• DESCRIPTION OF THE TASK: Copy out each of the items below word for word, leaving out the pictures.

Items with spatial questions:
■ ■ ■ ■ ■

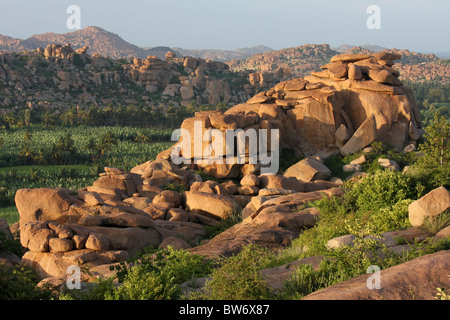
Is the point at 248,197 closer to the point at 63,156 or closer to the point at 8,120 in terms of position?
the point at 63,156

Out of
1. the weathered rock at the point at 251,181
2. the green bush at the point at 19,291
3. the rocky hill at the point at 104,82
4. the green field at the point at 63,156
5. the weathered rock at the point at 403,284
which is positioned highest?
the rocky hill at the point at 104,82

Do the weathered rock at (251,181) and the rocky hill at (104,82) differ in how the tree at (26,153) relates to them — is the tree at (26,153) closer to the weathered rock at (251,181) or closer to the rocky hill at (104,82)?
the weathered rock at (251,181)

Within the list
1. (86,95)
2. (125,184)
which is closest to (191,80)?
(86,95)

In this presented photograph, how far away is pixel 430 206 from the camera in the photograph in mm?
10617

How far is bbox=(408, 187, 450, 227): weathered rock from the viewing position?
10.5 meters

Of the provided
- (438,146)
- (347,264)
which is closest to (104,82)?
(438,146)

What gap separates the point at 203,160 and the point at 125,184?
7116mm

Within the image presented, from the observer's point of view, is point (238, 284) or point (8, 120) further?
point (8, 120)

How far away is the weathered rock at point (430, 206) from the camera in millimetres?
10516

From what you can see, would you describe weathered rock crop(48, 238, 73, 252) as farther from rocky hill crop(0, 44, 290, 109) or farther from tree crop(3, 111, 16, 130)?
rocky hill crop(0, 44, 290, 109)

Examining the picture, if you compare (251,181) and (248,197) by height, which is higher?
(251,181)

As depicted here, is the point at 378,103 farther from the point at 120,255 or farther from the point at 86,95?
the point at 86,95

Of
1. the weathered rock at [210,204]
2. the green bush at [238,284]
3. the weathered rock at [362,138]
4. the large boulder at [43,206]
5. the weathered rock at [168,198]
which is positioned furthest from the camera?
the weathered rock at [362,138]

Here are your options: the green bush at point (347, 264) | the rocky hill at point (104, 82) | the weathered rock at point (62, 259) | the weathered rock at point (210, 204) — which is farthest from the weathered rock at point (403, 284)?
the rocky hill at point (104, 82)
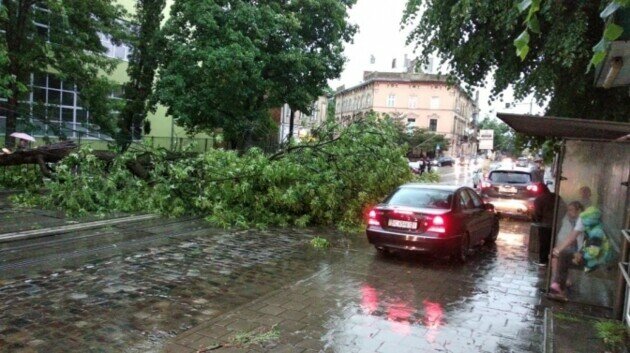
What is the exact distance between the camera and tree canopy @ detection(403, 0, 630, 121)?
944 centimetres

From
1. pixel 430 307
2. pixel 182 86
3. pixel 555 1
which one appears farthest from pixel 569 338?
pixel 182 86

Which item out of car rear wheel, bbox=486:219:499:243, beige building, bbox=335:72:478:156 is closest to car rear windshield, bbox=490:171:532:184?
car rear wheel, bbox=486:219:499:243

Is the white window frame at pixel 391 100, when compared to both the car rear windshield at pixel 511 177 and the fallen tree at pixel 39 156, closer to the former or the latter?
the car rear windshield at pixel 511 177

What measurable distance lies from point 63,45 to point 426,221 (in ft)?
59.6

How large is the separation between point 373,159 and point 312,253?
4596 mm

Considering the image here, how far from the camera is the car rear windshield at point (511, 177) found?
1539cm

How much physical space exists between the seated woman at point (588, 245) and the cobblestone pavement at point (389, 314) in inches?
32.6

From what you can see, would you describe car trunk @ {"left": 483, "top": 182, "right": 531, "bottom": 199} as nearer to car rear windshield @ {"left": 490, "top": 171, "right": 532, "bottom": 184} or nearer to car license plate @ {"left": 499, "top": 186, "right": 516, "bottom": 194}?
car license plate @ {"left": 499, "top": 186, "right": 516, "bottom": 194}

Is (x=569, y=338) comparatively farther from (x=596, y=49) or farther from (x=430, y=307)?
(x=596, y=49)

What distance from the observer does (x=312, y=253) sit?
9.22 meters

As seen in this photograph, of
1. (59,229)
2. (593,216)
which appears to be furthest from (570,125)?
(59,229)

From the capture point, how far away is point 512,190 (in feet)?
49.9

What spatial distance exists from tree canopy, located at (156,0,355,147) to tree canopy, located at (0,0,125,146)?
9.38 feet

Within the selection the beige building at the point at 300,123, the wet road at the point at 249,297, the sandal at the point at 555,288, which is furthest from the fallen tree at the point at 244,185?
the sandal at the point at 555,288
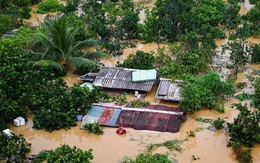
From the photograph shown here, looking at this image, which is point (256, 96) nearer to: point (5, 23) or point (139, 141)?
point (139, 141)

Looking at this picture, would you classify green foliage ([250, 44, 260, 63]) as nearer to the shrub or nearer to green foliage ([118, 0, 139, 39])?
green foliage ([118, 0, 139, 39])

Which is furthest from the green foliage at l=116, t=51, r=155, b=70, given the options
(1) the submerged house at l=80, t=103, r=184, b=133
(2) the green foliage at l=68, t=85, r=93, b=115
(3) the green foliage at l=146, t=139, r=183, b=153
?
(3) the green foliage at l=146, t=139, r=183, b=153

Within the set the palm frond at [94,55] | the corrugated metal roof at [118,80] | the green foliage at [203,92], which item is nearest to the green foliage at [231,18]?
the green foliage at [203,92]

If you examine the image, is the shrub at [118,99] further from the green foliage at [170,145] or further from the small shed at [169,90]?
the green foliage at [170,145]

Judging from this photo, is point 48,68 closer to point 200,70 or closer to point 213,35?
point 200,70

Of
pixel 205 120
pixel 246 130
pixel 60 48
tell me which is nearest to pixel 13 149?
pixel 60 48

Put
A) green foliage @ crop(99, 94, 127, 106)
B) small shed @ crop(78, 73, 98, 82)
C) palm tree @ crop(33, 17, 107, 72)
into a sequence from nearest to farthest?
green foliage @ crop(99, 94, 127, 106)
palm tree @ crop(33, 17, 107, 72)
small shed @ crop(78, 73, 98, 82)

■ ■ ■ ■ ■

• REPLY:
Is the point at 248,197 closer to the point at 63,156 or closer to the point at 8,120 in terms of position?
the point at 63,156

Out of
1. the weathered rock at the point at 251,181
2. the green bush at the point at 19,291
3. the rocky hill at the point at 104,82
4. the green field at the point at 63,156
5. the weathered rock at the point at 403,284
which is positioned highest?
the rocky hill at the point at 104,82

Do the weathered rock at (251,181) and the rocky hill at (104,82) differ in how the tree at (26,153) relates to them — is the tree at (26,153) closer to the weathered rock at (251,181) or closer to the rocky hill at (104,82)?
the weathered rock at (251,181)

Within the list
1. (86,95)
2. (125,184)
which is closest to (191,80)?
(86,95)

In this presented photograph, how far away is pixel 430 206 from the camera in the photograph in mm?
10617

How far is bbox=(408, 187, 450, 227): weathered rock from the viewing position?
10.5 meters

Of the provided
- (438,146)
- (347,264)
which is closest to (104,82)?
(438,146)

What gap separates the point at 203,160 and the point at 125,184?
7116mm

Within the image presented, from the observer's point of view, is point (238, 284) or point (8, 120) further?
point (8, 120)

How far away is the weathered rock at point (430, 206) from the camera in millimetres?
10516

From what you can see, would you describe weathered rock crop(48, 238, 73, 252) as farther from rocky hill crop(0, 44, 290, 109) or farther from tree crop(3, 111, 16, 130)?
rocky hill crop(0, 44, 290, 109)

Examining the picture, if you compare (251,181) and (248,197) by height, which is higher?
(251,181)

As depicted here, is the point at 378,103 farther from the point at 120,255 or farther from the point at 86,95?
the point at 86,95

Of
1. the weathered rock at [210,204]
2. the green bush at [238,284]
3. the weathered rock at [362,138]
4. the large boulder at [43,206]
5. the weathered rock at [168,198]
which is positioned furthest from the camera?
the weathered rock at [362,138]

Here are your options: the green bush at point (347, 264) | the rocky hill at point (104, 82) | the weathered rock at point (62, 259) | the weathered rock at point (210, 204) — which is farthest from the weathered rock at point (403, 284)?
the rocky hill at point (104, 82)
What is the exact distance between the camera and tree canopy @ detection(403, 0, 630, 121)?
944 centimetres

From
1. pixel 430 307
2. pixel 182 86
3. pixel 555 1
which one appears farthest from pixel 569 338?
pixel 182 86

Which item out of car rear wheel, bbox=486:219:499:243, beige building, bbox=335:72:478:156 is closest to car rear windshield, bbox=490:171:532:184?
car rear wheel, bbox=486:219:499:243

Is the white window frame at pixel 391 100, when compared to both the car rear windshield at pixel 511 177 and the fallen tree at pixel 39 156, closer to the former or the latter?
the car rear windshield at pixel 511 177

What measurable distance lies from point 63,45 to point 426,221 (in ft)?
59.6

How large is the separation between point 373,159 and point 312,253?
4596 mm

Considering the image here, how far from the camera is the car rear windshield at point (511, 177) found?
1539cm

How much physical space exists between the seated woman at point (588, 245) and the cobblestone pavement at point (389, 314) in inches?
32.6

From what you can see, would you describe car trunk @ {"left": 483, "top": 182, "right": 531, "bottom": 199} as nearer to car rear windshield @ {"left": 490, "top": 171, "right": 532, "bottom": 184} or nearer to car license plate @ {"left": 499, "top": 186, "right": 516, "bottom": 194}?
car license plate @ {"left": 499, "top": 186, "right": 516, "bottom": 194}

Is (x=569, y=338) comparatively farther from (x=596, y=49) or farther from (x=430, y=307)?
(x=596, y=49)

What distance from the observer does (x=312, y=253) sit?
9.22 meters

As seen in this photograph, of
1. (59,229)
2. (593,216)
which appears to be furthest from (570,125)?
(59,229)

From the capture point, how far away is point 512,190 (in feet)?
49.9

What spatial distance exists from tree canopy, located at (156,0,355,147) to tree canopy, located at (0,0,125,146)?
9.38 feet

Within the selection the beige building at the point at 300,123, the wet road at the point at 249,297, the sandal at the point at 555,288, which is furthest from the fallen tree at the point at 244,185?
the sandal at the point at 555,288
From the photograph shown here, looking at this image, which is point (256, 96) nearer to: point (5, 23) or point (139, 141)?
point (139, 141)

Looking at this picture, would you classify green foliage ([250, 44, 260, 63]) as nearer to the shrub or nearer to green foliage ([118, 0, 139, 39])?
green foliage ([118, 0, 139, 39])

Which is furthest from the green foliage at l=116, t=51, r=155, b=70, given the options
(1) the submerged house at l=80, t=103, r=184, b=133
(2) the green foliage at l=68, t=85, r=93, b=115
(3) the green foliage at l=146, t=139, r=183, b=153
?
(3) the green foliage at l=146, t=139, r=183, b=153

Within the set the palm frond at [94,55] | the corrugated metal roof at [118,80] | the green foliage at [203,92], which item is nearest to the green foliage at [231,18]?
the green foliage at [203,92]

If you examine the image, is the shrub at [118,99] further from the green foliage at [170,145] or further from the small shed at [169,90]?
the green foliage at [170,145]

Judging from this photo, is point 48,68 closer to point 200,70 or closer to point 213,35?
point 200,70

Of
pixel 205 120
pixel 246 130
pixel 60 48
tell me which is nearest to pixel 13 149?
pixel 60 48

Put
A) green foliage @ crop(99, 94, 127, 106)
B) small shed @ crop(78, 73, 98, 82)
C) palm tree @ crop(33, 17, 107, 72)
into a sequence from nearest to farthest?
green foliage @ crop(99, 94, 127, 106)
palm tree @ crop(33, 17, 107, 72)
small shed @ crop(78, 73, 98, 82)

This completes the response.